> [Aim of the task] In your copy, leave out the pictures and repeat the entries below exactly.
.....
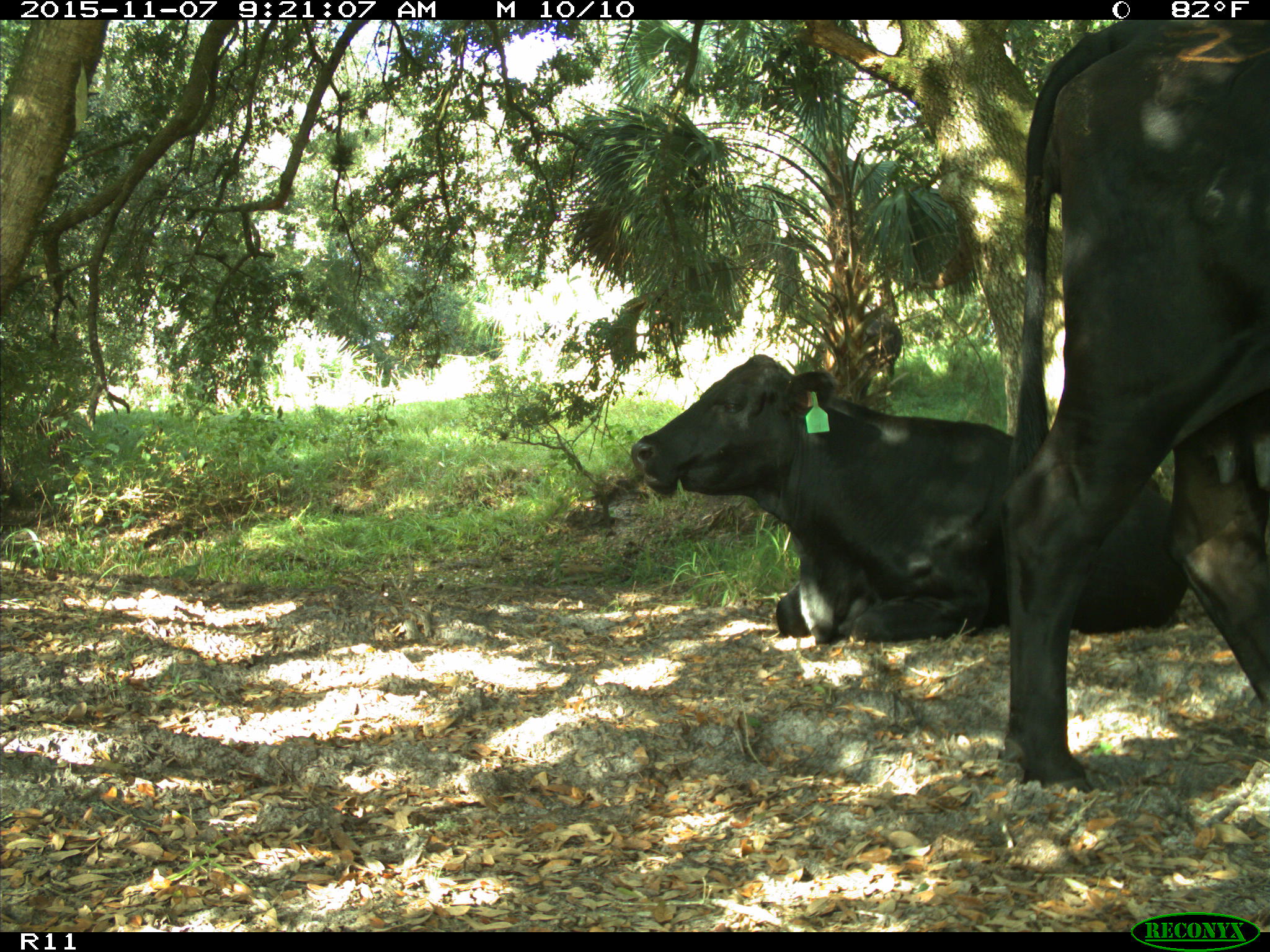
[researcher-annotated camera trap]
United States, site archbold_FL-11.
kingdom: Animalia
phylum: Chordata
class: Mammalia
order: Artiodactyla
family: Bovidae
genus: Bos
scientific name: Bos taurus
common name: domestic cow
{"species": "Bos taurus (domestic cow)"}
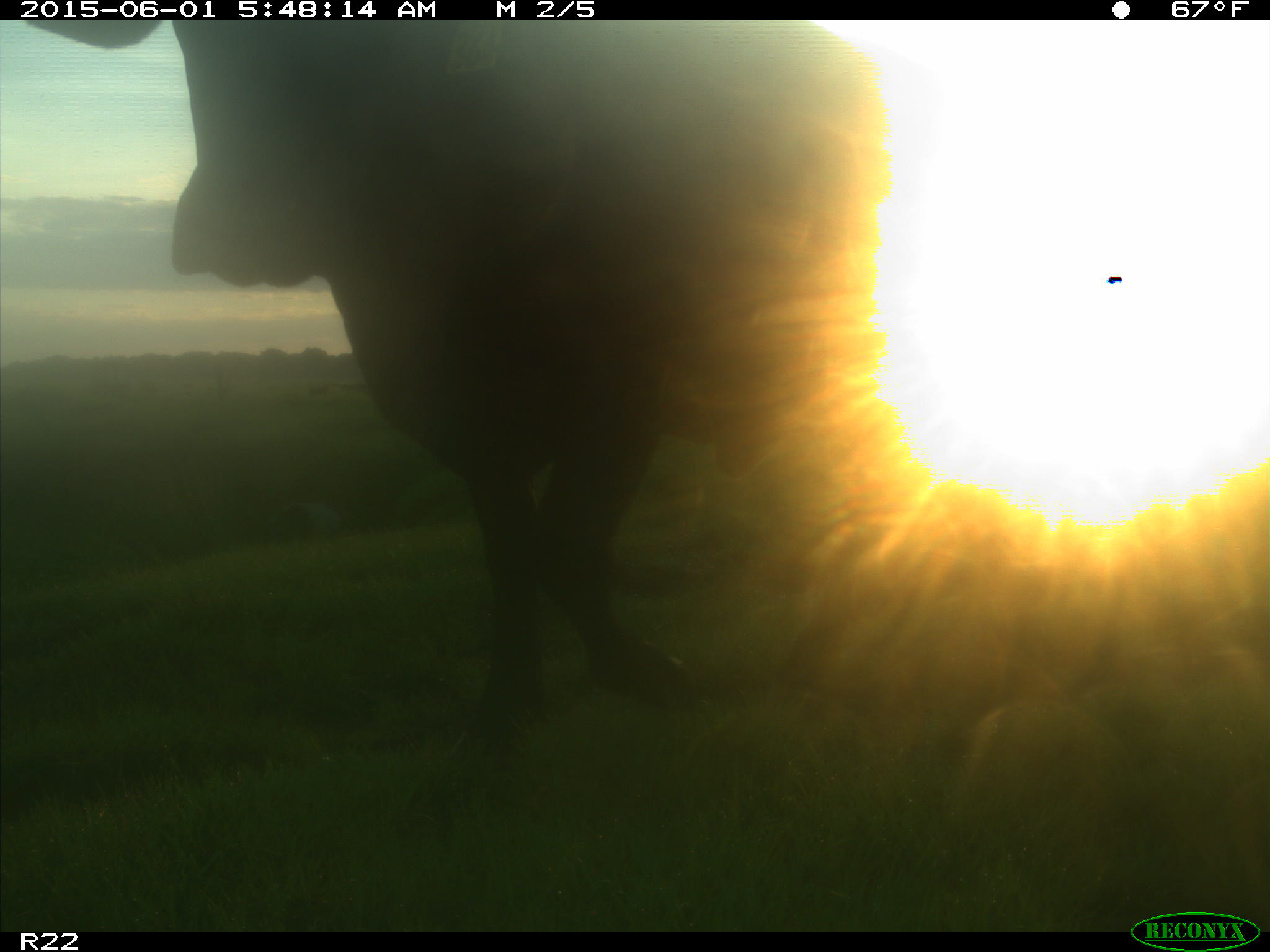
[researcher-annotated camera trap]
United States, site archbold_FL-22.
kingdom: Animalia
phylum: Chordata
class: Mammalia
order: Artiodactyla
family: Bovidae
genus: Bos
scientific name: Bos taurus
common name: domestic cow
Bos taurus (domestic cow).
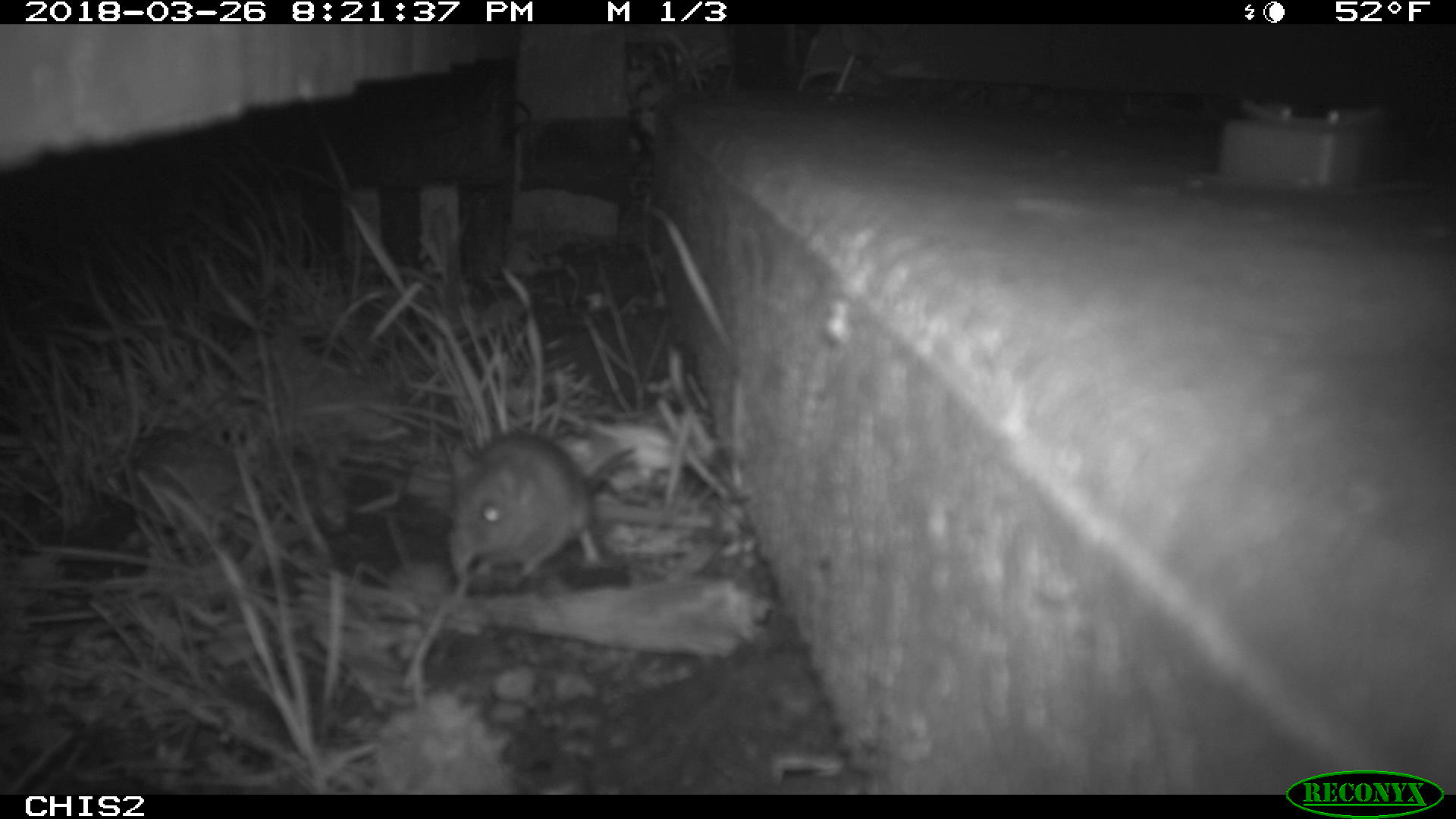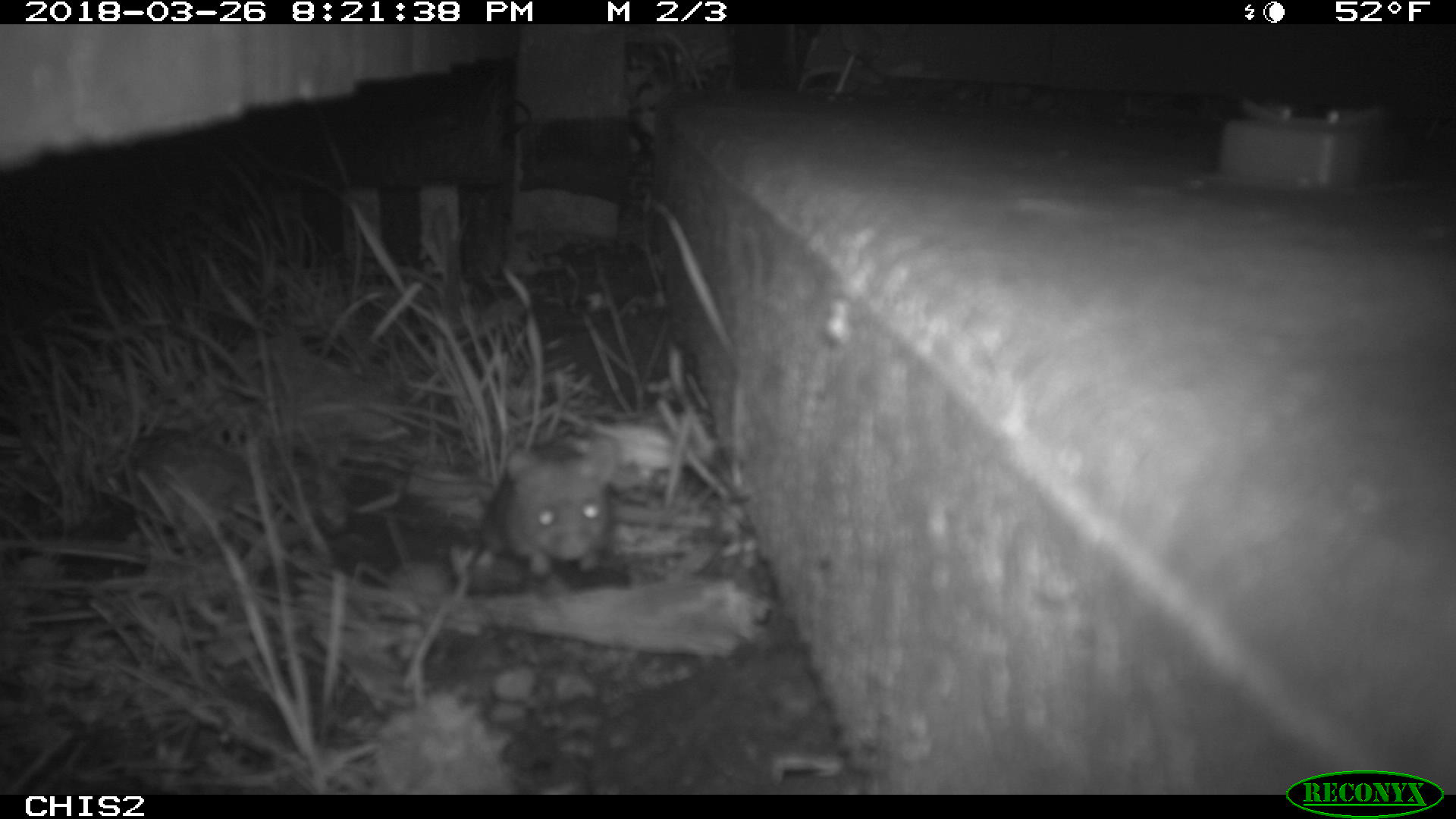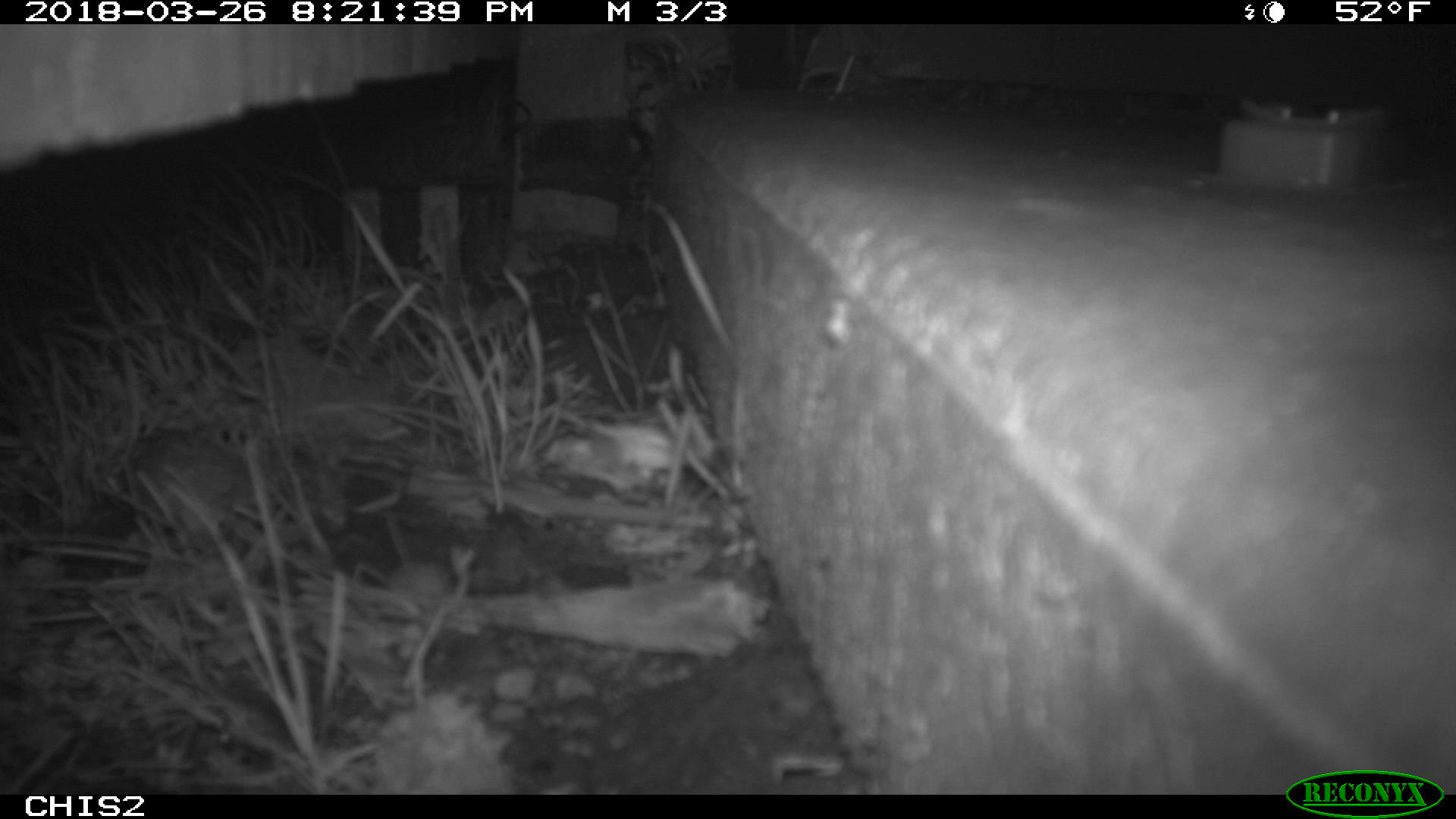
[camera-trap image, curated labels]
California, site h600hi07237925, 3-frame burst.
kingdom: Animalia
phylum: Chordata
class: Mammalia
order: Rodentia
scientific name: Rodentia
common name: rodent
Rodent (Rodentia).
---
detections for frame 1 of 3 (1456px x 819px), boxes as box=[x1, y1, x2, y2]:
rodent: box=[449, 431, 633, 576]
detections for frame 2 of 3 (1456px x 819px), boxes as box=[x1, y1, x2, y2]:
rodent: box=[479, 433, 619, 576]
.....
> [Final answer]
[researcher-annotated camera trap]
United States, site archbold_FL-11.
kingdom: Animalia
phylum: Chordata
class: Mammalia
order: Artiodactyla
family: Bovidae
genus: Bos
scientific name: Bos taurus
common name: domestic cow
{"species": "Bos taurus (domestic cow)"}
[researcher-annotated camera trap]
United States, site archbold_FL-22.
kingdom: Animalia
phylum: Chordata
class: Mammalia
order: Artiodactyla
family: Bovidae
genus: Bos
scientific name: Bos taurus
common name: domestic cow
Bos taurus (domestic cow).
[camera-trap image, curated labels]
California, site h600hi07237925, 3-frame burst.
kingdom: Animalia
phylum: Chordata
class: Mammalia
order: Rodentia
scientific name: Rodentia
common name: rodent
Rodent (Rodentia).
---
detections for frame 1 of 3 (1456px x 819px), boxes as box=[x1, y1, x2, y2]:
rodent: box=[449, 431, 633, 576]
detections for frame 2 of 3 (1456px x 819px), boxes as box=[x1, y1, x2, y2]:
rodent: box=[479, 433, 619, 576]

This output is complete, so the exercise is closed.